Not sure if there is any interest in this Antique mini lathe but i think it's very very cool and if i had the funds i would grab it in a heart beat and try i know NOTHING about this brand post then it's pretty darn cool looking and would be a nice coffee table center piece....... Anyway for the price i figured  i would at least post it for the member here in case anyone might be interested so here you go.  

P.s.  if this lathe is worthless would you please educate me as to why please, thanks.

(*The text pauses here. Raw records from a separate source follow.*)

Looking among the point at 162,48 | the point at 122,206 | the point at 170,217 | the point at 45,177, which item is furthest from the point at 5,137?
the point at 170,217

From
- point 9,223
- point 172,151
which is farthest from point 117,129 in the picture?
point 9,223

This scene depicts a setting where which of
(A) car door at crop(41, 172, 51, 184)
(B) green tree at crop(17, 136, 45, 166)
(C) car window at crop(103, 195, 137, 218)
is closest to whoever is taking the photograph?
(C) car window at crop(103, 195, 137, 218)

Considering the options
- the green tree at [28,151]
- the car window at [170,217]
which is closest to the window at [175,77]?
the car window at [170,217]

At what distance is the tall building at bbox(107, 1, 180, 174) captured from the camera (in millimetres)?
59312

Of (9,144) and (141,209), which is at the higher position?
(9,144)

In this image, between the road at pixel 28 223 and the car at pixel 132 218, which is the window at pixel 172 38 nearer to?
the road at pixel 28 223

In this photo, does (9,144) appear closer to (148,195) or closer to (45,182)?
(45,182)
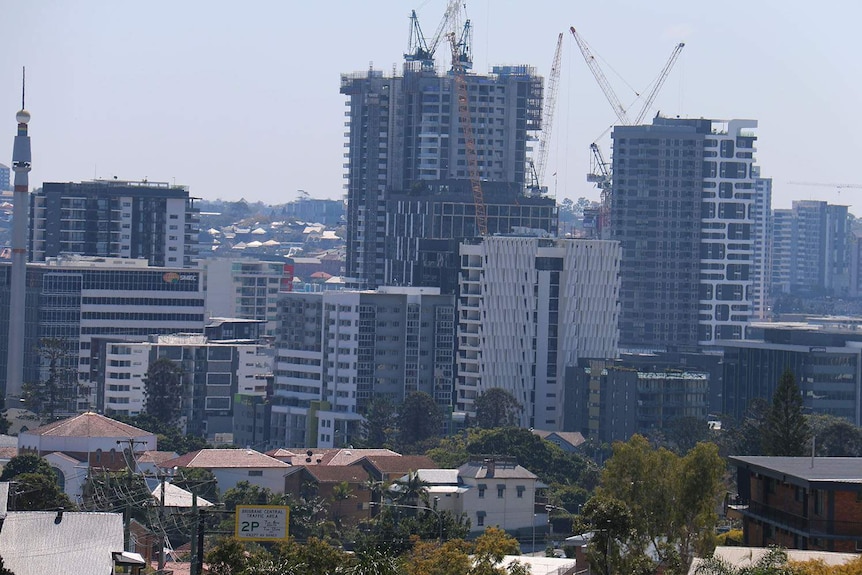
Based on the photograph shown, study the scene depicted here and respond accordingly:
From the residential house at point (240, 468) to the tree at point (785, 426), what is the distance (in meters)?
46.4

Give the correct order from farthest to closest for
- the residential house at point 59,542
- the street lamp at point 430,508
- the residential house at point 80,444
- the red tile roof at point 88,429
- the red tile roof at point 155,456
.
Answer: the red tile roof at point 88,429 → the residential house at point 80,444 → the red tile roof at point 155,456 → the street lamp at point 430,508 → the residential house at point 59,542

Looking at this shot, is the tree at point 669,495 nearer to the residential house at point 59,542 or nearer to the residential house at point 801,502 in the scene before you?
the residential house at point 801,502

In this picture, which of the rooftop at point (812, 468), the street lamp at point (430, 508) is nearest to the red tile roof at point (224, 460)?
the street lamp at point (430, 508)

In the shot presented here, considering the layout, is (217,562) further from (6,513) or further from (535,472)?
(535,472)

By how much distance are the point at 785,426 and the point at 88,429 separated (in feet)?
234

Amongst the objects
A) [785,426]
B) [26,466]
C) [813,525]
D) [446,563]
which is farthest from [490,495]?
[446,563]

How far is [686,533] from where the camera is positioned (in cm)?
7650

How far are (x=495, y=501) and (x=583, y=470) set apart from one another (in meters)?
26.3

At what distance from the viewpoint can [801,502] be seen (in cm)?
7981

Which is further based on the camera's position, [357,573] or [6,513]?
[6,513]

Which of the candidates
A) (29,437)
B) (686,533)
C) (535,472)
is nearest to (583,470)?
(535,472)

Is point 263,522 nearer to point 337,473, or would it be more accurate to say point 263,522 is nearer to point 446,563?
point 446,563

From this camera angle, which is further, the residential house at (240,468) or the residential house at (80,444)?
the residential house at (80,444)

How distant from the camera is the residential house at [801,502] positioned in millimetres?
77688
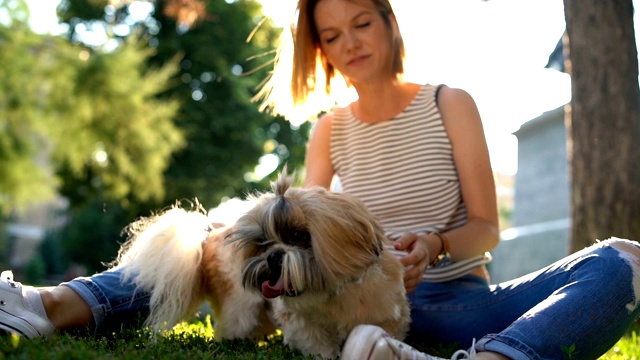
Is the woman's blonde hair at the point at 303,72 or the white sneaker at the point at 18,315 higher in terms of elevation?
Answer: the woman's blonde hair at the point at 303,72

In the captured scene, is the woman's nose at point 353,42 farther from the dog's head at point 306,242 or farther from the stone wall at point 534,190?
the stone wall at point 534,190

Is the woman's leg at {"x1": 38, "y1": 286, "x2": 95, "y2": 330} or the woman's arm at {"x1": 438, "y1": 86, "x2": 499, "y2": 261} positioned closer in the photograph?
the woman's leg at {"x1": 38, "y1": 286, "x2": 95, "y2": 330}

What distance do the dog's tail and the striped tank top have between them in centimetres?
88

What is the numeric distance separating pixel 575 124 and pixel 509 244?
8.99m

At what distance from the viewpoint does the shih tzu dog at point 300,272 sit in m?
2.69

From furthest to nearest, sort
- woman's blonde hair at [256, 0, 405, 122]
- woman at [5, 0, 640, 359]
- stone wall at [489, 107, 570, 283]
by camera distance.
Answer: stone wall at [489, 107, 570, 283], woman's blonde hair at [256, 0, 405, 122], woman at [5, 0, 640, 359]

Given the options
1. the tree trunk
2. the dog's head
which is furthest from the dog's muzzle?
the tree trunk

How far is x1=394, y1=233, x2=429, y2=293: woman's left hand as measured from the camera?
3.00 meters

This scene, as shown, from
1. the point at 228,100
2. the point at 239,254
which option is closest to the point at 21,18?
the point at 228,100

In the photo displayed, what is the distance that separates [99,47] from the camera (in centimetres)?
2011

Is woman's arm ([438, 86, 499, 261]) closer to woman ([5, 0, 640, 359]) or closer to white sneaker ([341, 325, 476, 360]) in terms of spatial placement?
woman ([5, 0, 640, 359])

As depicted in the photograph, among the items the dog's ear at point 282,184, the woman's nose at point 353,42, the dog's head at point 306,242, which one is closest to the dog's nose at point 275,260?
the dog's head at point 306,242

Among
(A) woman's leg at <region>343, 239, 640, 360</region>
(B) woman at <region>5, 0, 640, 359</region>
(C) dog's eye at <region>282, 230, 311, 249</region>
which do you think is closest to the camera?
(A) woman's leg at <region>343, 239, 640, 360</region>

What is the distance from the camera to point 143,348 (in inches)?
104
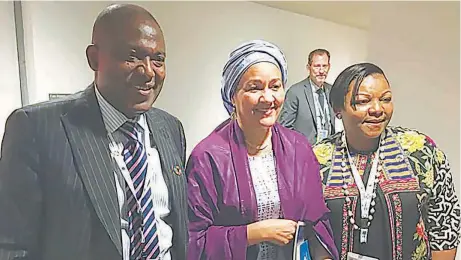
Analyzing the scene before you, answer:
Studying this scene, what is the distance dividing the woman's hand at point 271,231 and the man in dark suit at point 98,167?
24cm

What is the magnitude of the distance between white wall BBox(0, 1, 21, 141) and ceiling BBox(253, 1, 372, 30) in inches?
85.9

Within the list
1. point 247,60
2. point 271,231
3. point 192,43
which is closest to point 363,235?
point 271,231

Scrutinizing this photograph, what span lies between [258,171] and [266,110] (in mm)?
170

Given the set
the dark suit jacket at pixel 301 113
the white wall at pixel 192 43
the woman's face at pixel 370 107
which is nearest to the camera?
the woman's face at pixel 370 107

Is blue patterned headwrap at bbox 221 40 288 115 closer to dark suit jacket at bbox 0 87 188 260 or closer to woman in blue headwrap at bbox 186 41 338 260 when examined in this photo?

						Derbyshire Elect Metal Lathe - lower price!
					

This lathe comes with a little bit of local history. First it is a Derbyshire lathe, so you know it is very good quality (for more information you can go here:...



					detroit.craigslist.org


----------



## JimDawson (Feb 4, 2019)

At the very least it would be worth $250 just to put on the coffee table.  A very cool old lathe with some history.


----------



## Truefire (Mar 14, 2019)

Yeah I'm like you, in that I don't' have to know anything about a particular brand or even care if a given species is popular, to love a lathe by 'first impression'.  I just love the way some of them look, their design aesthetic and style.  I attempted to take a look at this one but apparently it's already been sold.  I love the older, small and compact watchmaker's type lathes....they're just so neat to me.  That is, the ones which have a beefy housing and are made well.   Machines with mass and smooth design.


----------



## Latinrascalrg1 (Mar 14, 2019)

Truefire said:


> Yeah I'm like you, in that I don't' have to know anything about a particular brand or even care if a given species is popular, to love a lathe by 'first impression'.  I just love the way some of them look, their design aesthetic and style.  I attempted to take a look at this one but apparently it's already been sold.  I love the older, small and compact watchmaker's type lathes....they're just so neat to me.  That is, the ones which have a beefy housing and are made well.   Machines with mass and smooth design.


If you are Interested in which lathe it was here is a link on them. 


			Derbyshire Elect Lathe
		


If i remember correctly the one listed for $250 was an early model which would be similar to one of the 3 lower of the 4 pictured on that link page (closer to one of the lower 2 lathes pictured.)   It was very cool looking with a rounded bed and feet.


----------



## Truefire (Mar 14, 2019)

Yeah, that's one of the things I like about the earlier models-- the rounded corners and feet.  Much softer edges and corners than the newbies.  I really love the European stuff of the yesteryear.  They make such cool stuff on the other side of the pond.  Especially when it comes to watchmaker lathes, mills, coffee shops and quaint eateries.


----------



## Latinrascalrg1 (Mar 14, 2019)

Truefire said:


> Yeah, that's one of the things I like about the earlier models-- the rounded corners and feet.  Much softer edges and corners than the newbies.  I really love the European stuff of the yesteryear.  They make such cool stuff on the other side of the pond.  Especially when it comes to watchmaker lathes, mills, coffee shops and quaint eateries.



I have Always been captivated by the beauty of these machines.  Back then the designers made just about EVERYTHING in a way to Showcase it like a piece of art........Unlike the "Economically" minded designers of today who care little about how things look and or preform so long as it sells.  In todays world nothing is done to make anything Look better unless it also helps it perform better.

If i were a betting man I would wager a significant bet that NOBODY has EVER placed a HF mini lathe on their coffee table as a center piece like many people do with the old designs that no longer do any work other then being a conversation piece!  There is just nothing to it that tends to draw attention from any other ordinary object!


----------



## Truefire (Mar 14, 2019)

Latinrascal, me too-- "captivated".  I couldn't agree with you more!  

Yes, its a sad state of affairs that modern machinery just has absolutely no soul.  It's really heart wrenching.


----------